Contiene lo scritto “La sanguinosa settimana del Maggio ’98”, “L’assalto al convento”, “Dal cellulare a Finalborgo” e altri testi connessi alle giornate del maggio ’98 a Milano e alla successiva detenzione e ai compagni di carcere.
Dall’incipit del libro:
Era venerdì. S’andava via per l’atmosfera tepida come tanti punti interrogativi. Gli uni guardavano in faccia agli altri e tutti sentivano dell’inquietudine dell’Italia agitata dalla fame. Pavia come Sesto Fiorentino e come Soresina, aveva avuto i suoi ciottoli innaffiati dalla strage militare . Il povero Muzio Mussi, il figlio del vice presidente della Camera, era stato tramazzato al suolo a ventitre anni e la notizia angosciosa, propalata dai giornali, passava sui nervi della cittadinanza come una scarica d’indignazione. In mezzo alle piazze, lungo le vie, si temeva e si presentiva la fucilata. La conversazione sentiva del momento. Era una conversazione animata, concitata, che lasciava udire un po’ della campana a martello.
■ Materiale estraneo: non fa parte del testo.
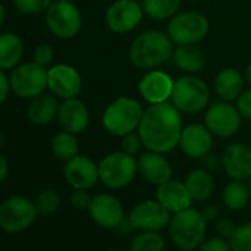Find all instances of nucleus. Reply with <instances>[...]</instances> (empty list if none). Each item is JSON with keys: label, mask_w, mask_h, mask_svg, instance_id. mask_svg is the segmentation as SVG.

La gente parlava a monosillabi tragici, coi gesti che facevano sobbalzare il pensiero, con l’atto finale della mano in aria che traduceva l’impotenza e la minaccia. Nei sobborghi, dove è più fitta la popolazione operaia , sarebbe bastata un po’ di retorica calda per mettere sottosopra il sangue cittadino che spumeggiava nelle vene. Con tanta irritazione che si andava accumulando per i quartieri di ora in ora, a ogni telegramma che annunciava che il governo curava, dappertutto, lo stomaco vuoto con la balistite, Milano avrebbe avuto bisogno di uomini prudenti che avessero saputo, con dolcezza, togliere e non aggiungere combustibile alla catasta che aspettava lo zolfino.